I currently have a .wav signal that was recorded at a 48 kHz sample rate, with a central frequency of 5.260 MHz and bandwidth of 4 kHz. I'm trying to get some information from this signal, specifically the location of the frequency peaks using matlab, which I would expect to be around 5.260 MHz. The code I'm using to generate the power spectral density is as follows:
path = '5.260MHz.wav';
f0 = 5.260e6; % frequency 5.260 MHz
% sample properties
[x, Fs] = wavread(path); % Fs = 48 kHz
alias = 48e3*floor(f0/48e3); % starting frequency of target alias
%estimate spectrum
[psd, f] = pwelch(x, 512, [], [], Fs);
% If the frequency lies in one of the mirror frequency bands,
% we have to rotate about half the sample rate.
if (mod(f0, 48e3) > 24e3)
f = Fs - f;
end
plot(f + alias, psd)
This script produces the following plot
The bandwidth does seem to be 4 kHz as expected, but the frequency peaks appear to be in the wrong place.
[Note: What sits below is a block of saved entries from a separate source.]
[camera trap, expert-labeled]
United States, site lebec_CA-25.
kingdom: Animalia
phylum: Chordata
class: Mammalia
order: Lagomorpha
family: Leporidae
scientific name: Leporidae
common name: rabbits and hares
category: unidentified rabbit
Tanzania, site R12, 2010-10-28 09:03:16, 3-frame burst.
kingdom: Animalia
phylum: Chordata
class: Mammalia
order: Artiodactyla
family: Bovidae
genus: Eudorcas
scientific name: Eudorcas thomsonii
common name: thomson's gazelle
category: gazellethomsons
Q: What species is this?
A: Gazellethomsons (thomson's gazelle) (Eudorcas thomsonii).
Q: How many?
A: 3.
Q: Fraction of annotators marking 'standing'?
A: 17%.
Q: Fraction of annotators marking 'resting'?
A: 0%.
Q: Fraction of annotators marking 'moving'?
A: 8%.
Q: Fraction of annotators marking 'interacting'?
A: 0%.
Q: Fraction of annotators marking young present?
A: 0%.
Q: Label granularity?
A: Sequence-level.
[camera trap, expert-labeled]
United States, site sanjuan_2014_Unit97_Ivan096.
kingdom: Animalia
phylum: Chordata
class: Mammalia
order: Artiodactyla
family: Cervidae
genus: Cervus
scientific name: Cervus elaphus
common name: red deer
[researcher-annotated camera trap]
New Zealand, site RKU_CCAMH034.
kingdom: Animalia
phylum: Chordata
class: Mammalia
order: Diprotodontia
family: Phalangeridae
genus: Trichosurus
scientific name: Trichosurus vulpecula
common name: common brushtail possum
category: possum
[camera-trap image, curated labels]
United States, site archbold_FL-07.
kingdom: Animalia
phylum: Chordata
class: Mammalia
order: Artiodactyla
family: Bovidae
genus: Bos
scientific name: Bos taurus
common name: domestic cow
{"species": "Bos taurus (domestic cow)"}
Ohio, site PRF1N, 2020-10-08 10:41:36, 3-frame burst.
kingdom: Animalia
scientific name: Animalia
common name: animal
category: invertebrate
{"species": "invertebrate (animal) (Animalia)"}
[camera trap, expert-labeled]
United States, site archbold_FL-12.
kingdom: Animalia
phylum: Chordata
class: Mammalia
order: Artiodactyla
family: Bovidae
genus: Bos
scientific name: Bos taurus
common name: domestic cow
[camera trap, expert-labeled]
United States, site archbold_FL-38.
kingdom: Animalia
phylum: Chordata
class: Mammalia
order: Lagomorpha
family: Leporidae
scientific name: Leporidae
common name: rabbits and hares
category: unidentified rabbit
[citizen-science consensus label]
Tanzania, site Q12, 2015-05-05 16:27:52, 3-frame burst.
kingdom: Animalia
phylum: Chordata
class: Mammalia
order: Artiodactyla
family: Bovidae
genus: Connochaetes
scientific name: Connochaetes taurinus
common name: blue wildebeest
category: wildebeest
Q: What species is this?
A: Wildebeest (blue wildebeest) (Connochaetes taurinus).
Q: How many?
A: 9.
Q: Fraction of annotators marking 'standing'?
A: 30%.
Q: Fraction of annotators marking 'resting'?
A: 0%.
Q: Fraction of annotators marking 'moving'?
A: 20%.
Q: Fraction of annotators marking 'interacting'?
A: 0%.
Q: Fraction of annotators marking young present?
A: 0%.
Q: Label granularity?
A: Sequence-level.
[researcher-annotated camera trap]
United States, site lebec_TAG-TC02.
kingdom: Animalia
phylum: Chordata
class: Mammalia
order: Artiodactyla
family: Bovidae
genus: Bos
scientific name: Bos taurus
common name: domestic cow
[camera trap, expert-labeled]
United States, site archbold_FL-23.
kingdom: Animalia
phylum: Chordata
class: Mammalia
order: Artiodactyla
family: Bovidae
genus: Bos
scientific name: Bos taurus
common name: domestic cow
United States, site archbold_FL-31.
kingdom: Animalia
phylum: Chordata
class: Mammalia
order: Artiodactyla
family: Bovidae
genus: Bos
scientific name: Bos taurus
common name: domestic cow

I would expect them to occur between 5.256 and 5.264 MHz, or maybe 5.258 and 5.262 MHz, not between 5.276 and 5.280 MHz.
However, when I generated my own files with the same central frequency and bandwidth, I got the following when I ran the above script:
% signal properties
f0 = 5.260e6; % frequency 5.260 MHz
sf = 4e3; % bandwidth 4 kHz
% sample properties
fs = 24e6; % sampling frequency 24 MHz
N = 10e6; % number of samples
% generate random frequency modulated sinusoidal signal
fi = smooth(randn(N, 1), 11);
fi = fi / std(fi) * sf + f0;
x = cos(2 * pi * cumsum(fi) / fs);
% downsample to 48 kHz (factor 500)
x = x(1 :500: end);
fs = fs / 500;
wavwrite(x, fs, 'test_5.260MHz.wav');
This plot is exactly as expected, using the same script as the first plot. I'm wondering if I should be treating the first input different in some way to have it graphed correctly.
So far I've tried testing some other generated cosine signals using the same code as above, and they all graph correctly. However, every data signal I've tried has been off to some degree (I can post different sample plots if that would be useful). It could be an error with the data collection instrument, but it's far more likely to be a bug in my code.